Вульф слушал внимательно, не перебивая и не останавливая. Особенно его заинтересовал бронированный паук-мутант. Он даже наклонился поближе ко мне, когда я описывал щиты, защищающие глаза, и огнеупорный хитин.

– Нужно доложить руководству.

– Что нужно доложить руководству? – В дверях стоял Клайв. – Я это сделаю куда быстрее электронного письма. Капитан.

– Офицер.

Оба обменялись кивками. Вульф даже не встал со стула, а Клайв сделал вид, что это не обязательно.

– Ганс рассказал мне о пауке-мутанте в шахтах, обладающем защитной броней. Если есть такой один, то может быть и больше. Вы знаете, офицер, как быстро у мутантов закрепляются полезные признаки. Обычные отряды сопровождения с ним бы не справились. Повезло, что Ганс успешно его ликвидировал.

Клайв прислонился к стене и начал задумчиво вертеть фуражку.

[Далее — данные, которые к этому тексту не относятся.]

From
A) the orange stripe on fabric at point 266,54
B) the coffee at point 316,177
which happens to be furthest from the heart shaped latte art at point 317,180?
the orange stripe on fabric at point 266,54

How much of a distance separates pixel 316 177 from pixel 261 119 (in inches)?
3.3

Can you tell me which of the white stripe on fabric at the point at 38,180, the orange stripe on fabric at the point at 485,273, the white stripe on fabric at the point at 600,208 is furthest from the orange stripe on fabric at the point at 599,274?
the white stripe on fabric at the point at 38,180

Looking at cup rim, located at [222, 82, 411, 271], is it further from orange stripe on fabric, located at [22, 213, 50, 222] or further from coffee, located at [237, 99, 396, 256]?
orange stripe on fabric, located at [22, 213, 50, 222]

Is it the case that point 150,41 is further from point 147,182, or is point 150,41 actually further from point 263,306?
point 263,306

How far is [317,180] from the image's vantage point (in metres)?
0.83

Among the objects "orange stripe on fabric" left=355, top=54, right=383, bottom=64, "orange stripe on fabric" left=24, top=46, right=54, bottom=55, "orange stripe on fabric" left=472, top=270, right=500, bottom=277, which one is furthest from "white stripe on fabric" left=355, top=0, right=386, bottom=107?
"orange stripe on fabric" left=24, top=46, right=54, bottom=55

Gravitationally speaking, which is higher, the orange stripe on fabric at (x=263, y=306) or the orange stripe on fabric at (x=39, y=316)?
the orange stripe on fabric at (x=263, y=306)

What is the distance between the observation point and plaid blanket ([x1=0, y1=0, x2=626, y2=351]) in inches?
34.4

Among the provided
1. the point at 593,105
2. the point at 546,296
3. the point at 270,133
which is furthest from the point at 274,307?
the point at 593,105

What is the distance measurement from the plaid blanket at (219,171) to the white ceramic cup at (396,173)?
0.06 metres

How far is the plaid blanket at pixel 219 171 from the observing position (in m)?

Сейчас, в свете медицинских приборов, уличного освещения и ламп, включённых в коридоре, Клайв выглядел совершенно по-другому. Он весь заострился. Торчащие плечи кителя и острая кромка фуражки. Уложенные волосы и блестящая звезда на воротнике.

– Капитан, нам, разумеется, всем чрезвычайно повезло, что Ганс оказался там. Хотя мне казалось, он был под вашим командованием… – Вкрадчивый, тихий голос офицера резал воздух. – Слышал, что некоторые из «Фенрира» были недовольны назначением Ганса в отряд.

Вульф даже не двинулся, но я увидел, как он сжал кулаки. Стукачей не любил никто.

– Я сам вызвался, офицер Клайв, – спокойно ответил я. – Думал, получу немного опыта в стычках с мутантами, чтобы приносить больше пользы отряду. У меня же не было настоящих боевых вылетов до назначения.

– Сам значит. – Клайв оттолкнулся от стены, и его острота пропала в миг. Но даже сейчас лицо его не выражало ничего. Будто восковое. Надев фуражку немного набок, он подошёл ко мне, осмотрел нетронутый ужин. – Надо заглянуть на кухню перед вылетом. Это же не еда, а преступление против человечества. – Клайв улыбнулся собственной шутке, но глаза его остались прежними: абсолютно непроницаемыми.